__TASK DETAILS__
Count how many lines in the items below contain the word "pixel", and reply with only that number.

__GIVEN INFORMATION__
•••••

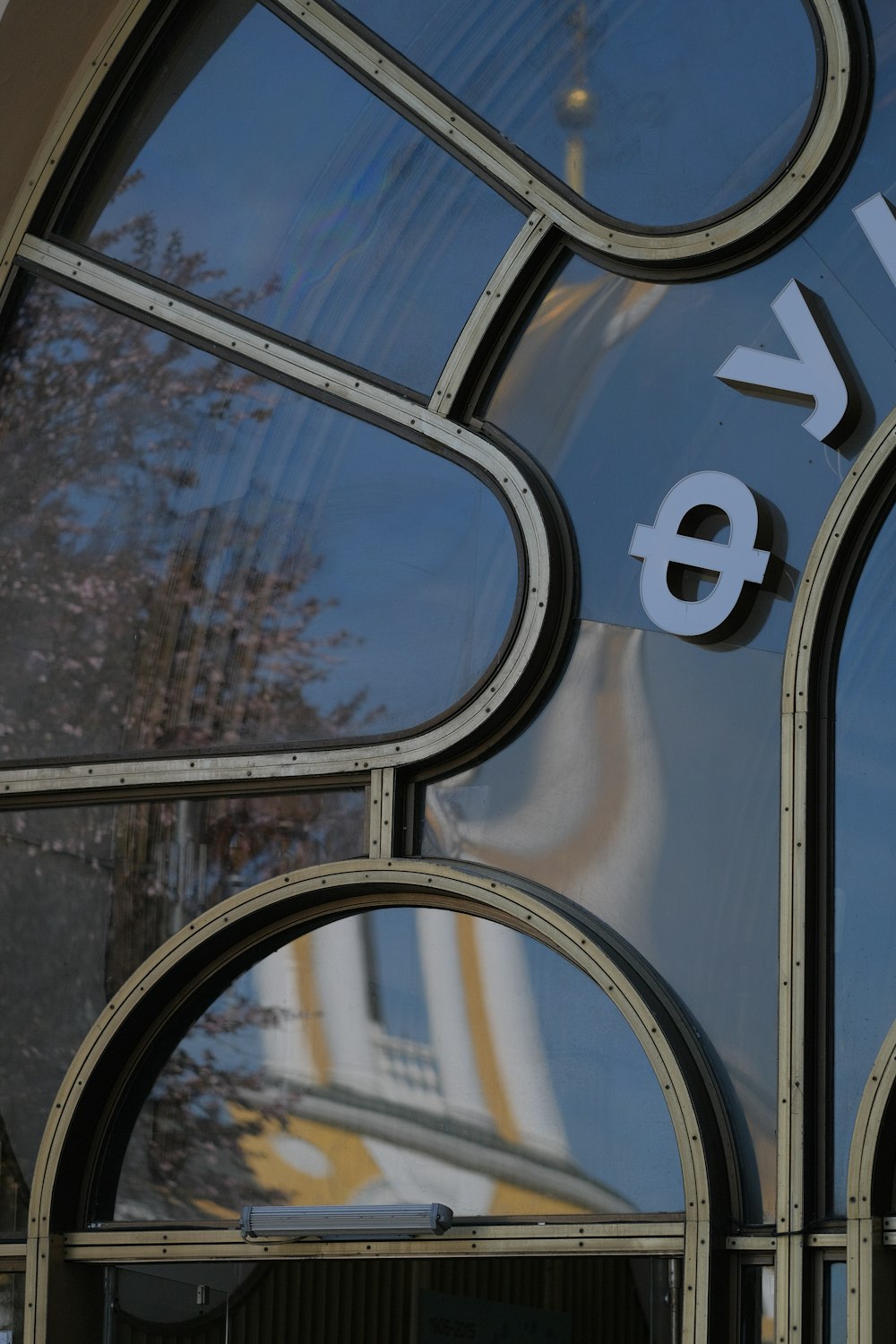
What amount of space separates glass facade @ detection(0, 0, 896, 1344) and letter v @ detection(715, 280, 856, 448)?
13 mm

•••••

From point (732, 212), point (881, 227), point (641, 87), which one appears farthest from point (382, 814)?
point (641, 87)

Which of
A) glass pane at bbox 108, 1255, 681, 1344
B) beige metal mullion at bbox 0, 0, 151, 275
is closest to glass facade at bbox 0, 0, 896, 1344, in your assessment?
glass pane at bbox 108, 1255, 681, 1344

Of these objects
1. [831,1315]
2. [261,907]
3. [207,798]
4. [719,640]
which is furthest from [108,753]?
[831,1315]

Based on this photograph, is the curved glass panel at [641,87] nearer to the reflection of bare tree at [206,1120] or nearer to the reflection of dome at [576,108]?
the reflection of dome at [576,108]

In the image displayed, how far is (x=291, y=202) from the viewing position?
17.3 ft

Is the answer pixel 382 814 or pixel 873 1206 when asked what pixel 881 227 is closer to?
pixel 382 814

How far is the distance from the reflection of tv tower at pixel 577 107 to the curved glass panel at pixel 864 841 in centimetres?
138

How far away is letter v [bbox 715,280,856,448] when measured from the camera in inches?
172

•••••

__FINISHED ANSWER__
3